= Trellis-Owl =

Defunct programming language

Trellis/Owl, or simply Owl, (Note: The editor for a later collection of papers introduces the language stating "The base language is Trellis (originally called Trellis/Owl, hence DOWL where the D stands for Distributed)..." This appears to be a typo or confusion on the part of the author. "DOWL" is short for "distributed Owl", not "distributed Trellis", and all DEC documentation states Trellis is the development environment.) is a defunct object-oriented programming language created by Digital Equipment Corporation. It was part of a programming environment, Trellis. It ran on the OpenVMS operating system.

Trellis/Owl differed from contemporary languages in several ways. For one, it did not use dot notation for method calls on objects, and used a traditional functional style instead, which they referred to as operations. Operations were supported by the concept of a controlling object, the first parameter in the function call, which indicated which class was being referred to.

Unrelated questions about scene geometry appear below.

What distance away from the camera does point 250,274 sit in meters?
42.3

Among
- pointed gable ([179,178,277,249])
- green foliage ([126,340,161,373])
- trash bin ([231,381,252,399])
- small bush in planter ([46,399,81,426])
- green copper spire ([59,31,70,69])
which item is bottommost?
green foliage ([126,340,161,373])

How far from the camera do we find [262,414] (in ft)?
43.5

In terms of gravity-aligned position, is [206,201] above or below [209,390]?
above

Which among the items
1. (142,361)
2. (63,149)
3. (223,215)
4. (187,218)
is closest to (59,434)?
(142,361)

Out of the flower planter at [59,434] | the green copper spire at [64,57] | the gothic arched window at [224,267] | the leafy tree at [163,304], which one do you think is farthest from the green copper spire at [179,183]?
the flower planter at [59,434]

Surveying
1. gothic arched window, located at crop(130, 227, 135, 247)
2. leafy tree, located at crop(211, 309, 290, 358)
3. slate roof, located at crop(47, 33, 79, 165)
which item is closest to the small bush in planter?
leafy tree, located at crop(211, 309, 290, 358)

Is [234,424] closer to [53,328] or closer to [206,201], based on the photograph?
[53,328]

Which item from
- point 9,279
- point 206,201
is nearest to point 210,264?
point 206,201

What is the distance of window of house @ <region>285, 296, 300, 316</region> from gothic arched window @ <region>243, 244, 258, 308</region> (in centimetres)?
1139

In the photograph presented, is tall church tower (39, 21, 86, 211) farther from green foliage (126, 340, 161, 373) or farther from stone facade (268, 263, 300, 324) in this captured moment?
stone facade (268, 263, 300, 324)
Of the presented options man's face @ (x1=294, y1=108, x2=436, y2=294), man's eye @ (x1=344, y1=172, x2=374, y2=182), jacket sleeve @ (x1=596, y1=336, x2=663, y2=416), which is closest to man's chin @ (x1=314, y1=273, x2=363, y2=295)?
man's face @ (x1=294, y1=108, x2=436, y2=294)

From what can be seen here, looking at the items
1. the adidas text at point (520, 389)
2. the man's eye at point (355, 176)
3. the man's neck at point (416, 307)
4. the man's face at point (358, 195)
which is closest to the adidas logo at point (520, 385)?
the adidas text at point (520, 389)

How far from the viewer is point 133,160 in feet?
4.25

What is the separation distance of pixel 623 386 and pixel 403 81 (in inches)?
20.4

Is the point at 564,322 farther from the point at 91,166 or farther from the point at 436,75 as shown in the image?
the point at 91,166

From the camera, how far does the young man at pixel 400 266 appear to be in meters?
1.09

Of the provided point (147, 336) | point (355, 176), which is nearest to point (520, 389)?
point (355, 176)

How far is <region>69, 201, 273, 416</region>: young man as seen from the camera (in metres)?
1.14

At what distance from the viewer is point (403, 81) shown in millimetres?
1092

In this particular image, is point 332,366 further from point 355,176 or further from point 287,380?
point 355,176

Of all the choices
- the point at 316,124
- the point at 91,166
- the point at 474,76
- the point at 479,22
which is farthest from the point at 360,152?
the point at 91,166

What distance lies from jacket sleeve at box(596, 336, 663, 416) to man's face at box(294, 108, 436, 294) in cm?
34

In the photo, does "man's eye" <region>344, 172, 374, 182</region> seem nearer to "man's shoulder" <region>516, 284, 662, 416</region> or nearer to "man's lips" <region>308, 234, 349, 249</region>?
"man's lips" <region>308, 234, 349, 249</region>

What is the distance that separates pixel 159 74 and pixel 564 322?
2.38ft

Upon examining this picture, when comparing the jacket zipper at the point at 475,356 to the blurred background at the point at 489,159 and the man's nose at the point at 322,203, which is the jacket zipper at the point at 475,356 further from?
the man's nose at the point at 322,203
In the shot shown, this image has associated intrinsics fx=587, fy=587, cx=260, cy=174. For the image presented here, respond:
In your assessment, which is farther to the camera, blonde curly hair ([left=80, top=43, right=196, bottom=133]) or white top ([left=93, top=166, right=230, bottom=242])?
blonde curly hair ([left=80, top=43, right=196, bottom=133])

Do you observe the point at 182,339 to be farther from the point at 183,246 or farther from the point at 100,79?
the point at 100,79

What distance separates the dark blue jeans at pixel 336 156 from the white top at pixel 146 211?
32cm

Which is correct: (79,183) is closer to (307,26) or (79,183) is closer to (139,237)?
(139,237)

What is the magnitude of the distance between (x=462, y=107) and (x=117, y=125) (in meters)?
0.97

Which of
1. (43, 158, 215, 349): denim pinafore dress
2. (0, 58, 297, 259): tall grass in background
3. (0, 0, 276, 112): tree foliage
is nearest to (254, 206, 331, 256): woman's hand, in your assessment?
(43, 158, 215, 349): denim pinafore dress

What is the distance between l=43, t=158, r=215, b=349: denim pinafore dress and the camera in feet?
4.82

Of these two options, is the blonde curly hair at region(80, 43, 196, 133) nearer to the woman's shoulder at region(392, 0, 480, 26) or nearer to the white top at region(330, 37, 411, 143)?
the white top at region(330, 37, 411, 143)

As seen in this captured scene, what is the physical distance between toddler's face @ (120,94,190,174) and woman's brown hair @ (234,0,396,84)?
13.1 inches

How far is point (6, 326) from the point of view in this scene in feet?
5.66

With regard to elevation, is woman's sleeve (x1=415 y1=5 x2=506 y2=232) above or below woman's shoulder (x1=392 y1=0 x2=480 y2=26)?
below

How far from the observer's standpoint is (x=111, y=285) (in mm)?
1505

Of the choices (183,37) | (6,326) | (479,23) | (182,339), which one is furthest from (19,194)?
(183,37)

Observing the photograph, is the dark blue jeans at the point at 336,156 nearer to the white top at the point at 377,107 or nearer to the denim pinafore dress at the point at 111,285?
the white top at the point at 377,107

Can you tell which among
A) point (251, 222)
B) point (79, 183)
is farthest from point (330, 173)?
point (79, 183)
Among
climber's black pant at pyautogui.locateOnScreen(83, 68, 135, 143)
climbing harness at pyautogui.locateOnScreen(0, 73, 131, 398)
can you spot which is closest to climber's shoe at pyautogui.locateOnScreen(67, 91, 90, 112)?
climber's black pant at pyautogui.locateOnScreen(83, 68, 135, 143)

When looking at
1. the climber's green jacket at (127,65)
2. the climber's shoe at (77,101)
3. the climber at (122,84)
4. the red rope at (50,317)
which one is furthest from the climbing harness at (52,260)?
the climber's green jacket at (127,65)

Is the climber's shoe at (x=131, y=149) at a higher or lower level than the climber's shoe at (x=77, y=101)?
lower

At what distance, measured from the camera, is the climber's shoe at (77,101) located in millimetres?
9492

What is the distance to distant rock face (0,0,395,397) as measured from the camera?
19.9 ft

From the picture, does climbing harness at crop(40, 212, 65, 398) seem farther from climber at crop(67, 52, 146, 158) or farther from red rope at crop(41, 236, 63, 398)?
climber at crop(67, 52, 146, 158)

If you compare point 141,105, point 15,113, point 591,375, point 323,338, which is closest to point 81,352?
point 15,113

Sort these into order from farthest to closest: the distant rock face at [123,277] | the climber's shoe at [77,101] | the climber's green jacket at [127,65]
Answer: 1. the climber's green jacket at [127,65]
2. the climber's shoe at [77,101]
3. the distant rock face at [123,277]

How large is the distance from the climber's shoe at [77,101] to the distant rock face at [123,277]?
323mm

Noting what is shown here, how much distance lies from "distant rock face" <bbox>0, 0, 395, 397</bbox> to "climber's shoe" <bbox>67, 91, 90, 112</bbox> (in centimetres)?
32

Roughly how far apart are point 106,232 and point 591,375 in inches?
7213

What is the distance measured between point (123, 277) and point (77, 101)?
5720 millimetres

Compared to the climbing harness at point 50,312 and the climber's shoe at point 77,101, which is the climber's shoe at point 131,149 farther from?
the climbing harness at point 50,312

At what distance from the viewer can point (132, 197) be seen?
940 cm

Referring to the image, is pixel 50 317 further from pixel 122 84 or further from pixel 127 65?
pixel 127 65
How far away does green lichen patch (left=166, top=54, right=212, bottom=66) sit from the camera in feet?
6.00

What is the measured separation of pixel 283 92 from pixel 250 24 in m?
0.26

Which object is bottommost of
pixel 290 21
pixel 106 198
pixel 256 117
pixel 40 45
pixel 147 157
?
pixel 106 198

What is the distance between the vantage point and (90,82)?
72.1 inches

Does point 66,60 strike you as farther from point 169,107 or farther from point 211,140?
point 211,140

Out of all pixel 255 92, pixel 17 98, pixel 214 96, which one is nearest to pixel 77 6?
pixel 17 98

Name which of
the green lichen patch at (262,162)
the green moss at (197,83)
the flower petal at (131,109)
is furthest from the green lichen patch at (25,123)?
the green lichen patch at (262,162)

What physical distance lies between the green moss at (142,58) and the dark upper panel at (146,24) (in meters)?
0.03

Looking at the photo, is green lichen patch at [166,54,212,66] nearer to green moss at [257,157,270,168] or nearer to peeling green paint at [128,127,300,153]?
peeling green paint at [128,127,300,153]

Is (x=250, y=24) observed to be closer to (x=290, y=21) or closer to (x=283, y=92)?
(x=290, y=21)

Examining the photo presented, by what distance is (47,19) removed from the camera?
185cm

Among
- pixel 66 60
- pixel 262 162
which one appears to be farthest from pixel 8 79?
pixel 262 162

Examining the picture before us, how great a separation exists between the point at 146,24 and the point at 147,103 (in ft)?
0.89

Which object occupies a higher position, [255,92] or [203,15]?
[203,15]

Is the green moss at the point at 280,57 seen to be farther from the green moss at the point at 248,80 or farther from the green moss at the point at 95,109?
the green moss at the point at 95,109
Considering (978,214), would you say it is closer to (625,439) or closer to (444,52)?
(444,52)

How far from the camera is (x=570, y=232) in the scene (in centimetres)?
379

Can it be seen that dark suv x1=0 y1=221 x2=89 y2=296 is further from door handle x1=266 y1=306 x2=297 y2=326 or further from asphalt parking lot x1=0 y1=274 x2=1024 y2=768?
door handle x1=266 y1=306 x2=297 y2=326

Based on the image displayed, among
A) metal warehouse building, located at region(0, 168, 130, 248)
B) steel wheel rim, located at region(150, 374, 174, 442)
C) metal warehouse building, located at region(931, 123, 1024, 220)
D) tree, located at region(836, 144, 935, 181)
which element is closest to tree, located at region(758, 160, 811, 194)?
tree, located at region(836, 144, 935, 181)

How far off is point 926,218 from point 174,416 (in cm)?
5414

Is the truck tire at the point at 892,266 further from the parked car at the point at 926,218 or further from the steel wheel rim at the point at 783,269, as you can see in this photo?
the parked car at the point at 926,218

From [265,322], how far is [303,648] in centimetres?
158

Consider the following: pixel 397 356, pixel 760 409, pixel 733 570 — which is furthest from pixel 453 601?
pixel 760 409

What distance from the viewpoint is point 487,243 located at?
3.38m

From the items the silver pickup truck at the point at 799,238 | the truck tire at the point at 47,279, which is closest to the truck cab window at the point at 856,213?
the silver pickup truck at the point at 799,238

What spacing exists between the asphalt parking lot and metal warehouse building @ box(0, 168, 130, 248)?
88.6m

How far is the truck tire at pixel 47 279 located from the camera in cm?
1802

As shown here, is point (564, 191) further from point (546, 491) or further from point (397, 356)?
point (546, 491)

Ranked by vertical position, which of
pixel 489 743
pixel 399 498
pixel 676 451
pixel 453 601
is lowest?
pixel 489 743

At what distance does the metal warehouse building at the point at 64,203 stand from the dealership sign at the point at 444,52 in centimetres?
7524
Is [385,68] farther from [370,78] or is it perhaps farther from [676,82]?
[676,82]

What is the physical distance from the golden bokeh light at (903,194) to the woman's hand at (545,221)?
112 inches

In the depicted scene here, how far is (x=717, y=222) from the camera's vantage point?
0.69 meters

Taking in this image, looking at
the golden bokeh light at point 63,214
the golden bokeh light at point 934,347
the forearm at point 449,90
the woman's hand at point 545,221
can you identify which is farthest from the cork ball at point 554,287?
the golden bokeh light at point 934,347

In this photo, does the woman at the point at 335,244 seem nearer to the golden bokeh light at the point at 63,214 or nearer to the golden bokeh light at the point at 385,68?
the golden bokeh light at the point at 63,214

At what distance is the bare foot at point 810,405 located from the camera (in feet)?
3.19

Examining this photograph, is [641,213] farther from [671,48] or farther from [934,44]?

Whereas most OO languages of the era might have a myStringVariableToPrint.print() method, in Trellis/Owl this would be print(myStringVariableToPrint), and the print method of the class String would be called based on a string being the first parameter. Trellis/Owl also supported properties, which they referred to as components. Trellis/Owl also included a system allowing the easy creation of iterators, using the yields keyword to replace returns in the definition of an operation. yields indicates the operator will return a series of values instead of one.